Power your cyborg implants with organ-mounted energy harvesters

Credit: PNAS.org

Someday soon, humans will begin electing to embed electronic devices beneath their flesh. In fact, there's at least one dude out there who already has. While Tim Cannon has elected to charge his smartphone-sized implant wirelessly using a DIY charging coil, a new invention could have tomorrow's cyborgs running on electricity generated by their own internal organs.
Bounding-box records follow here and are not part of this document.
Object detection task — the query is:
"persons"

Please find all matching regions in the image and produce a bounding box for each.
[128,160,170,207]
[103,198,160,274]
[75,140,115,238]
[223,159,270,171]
The new charger is an implantable piezoelectric strip that transforms kinetic energy into electricity. While surgery is required it to be installed, this little strip can already power a pacemaker when sewn directly onto the surface of your beating heart. Your lungs and diaphragm are also prime targets for these little in vivo power plants, since they're organs that are in constant motion.

The piezoelectric power plants are comprised of lead zirconate titanate nanoribbons, housed in biocompatible plastic. There's also an integrated rectifier that converts the electric signal and a tiny rechargeable battery, both encased in the same plastic. As of yet, the only living participant to have the implants sewn onto its heart has been an unwitting cow, and human trials are still a way off. So far, at least two units have been successfully mounted onto the same organ, boosting their combined output.

As cyborg tech advances, embedded power plants like these might become the norm. We're not saying they're ready to give you cyber super-strength just yet, but maybe someday they will.